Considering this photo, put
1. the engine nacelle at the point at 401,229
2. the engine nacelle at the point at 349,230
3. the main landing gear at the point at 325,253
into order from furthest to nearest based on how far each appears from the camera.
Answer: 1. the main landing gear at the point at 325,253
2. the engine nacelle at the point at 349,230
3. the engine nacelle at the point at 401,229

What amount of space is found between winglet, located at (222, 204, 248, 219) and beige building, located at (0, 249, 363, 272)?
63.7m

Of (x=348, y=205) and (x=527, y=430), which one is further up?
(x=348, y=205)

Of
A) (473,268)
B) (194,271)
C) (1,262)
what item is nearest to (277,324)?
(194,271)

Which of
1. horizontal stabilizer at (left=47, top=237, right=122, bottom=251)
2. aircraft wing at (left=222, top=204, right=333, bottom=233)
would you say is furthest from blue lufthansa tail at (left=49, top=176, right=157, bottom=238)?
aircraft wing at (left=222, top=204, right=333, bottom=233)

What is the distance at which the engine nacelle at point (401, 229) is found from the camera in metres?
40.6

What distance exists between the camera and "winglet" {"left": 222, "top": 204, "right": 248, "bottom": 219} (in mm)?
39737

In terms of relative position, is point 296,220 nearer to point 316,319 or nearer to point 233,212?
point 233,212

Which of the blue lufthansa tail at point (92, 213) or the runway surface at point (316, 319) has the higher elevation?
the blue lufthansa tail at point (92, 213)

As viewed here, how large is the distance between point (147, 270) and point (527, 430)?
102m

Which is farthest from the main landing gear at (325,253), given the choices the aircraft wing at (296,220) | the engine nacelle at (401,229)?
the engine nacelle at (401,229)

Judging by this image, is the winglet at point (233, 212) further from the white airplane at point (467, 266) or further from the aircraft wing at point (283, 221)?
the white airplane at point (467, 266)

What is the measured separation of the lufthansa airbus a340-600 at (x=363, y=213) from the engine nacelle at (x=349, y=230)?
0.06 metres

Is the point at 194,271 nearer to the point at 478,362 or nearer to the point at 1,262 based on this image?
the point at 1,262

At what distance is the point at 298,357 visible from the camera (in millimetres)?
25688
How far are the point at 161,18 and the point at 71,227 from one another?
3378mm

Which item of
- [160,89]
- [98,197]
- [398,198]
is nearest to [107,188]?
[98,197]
_ _ _ _ _ _ _
What is asked
Copy the listing word for word, from its first line up to and including the line with "Answer: 1. the".

Output of the exercise
Considering this photo, put
1. the engine nacelle at the point at 401,229
2. the engine nacelle at the point at 349,230
3. the main landing gear at the point at 325,253
into order from furthest to nearest based on how far each appears from the camera.
Answer: 1. the main landing gear at the point at 325,253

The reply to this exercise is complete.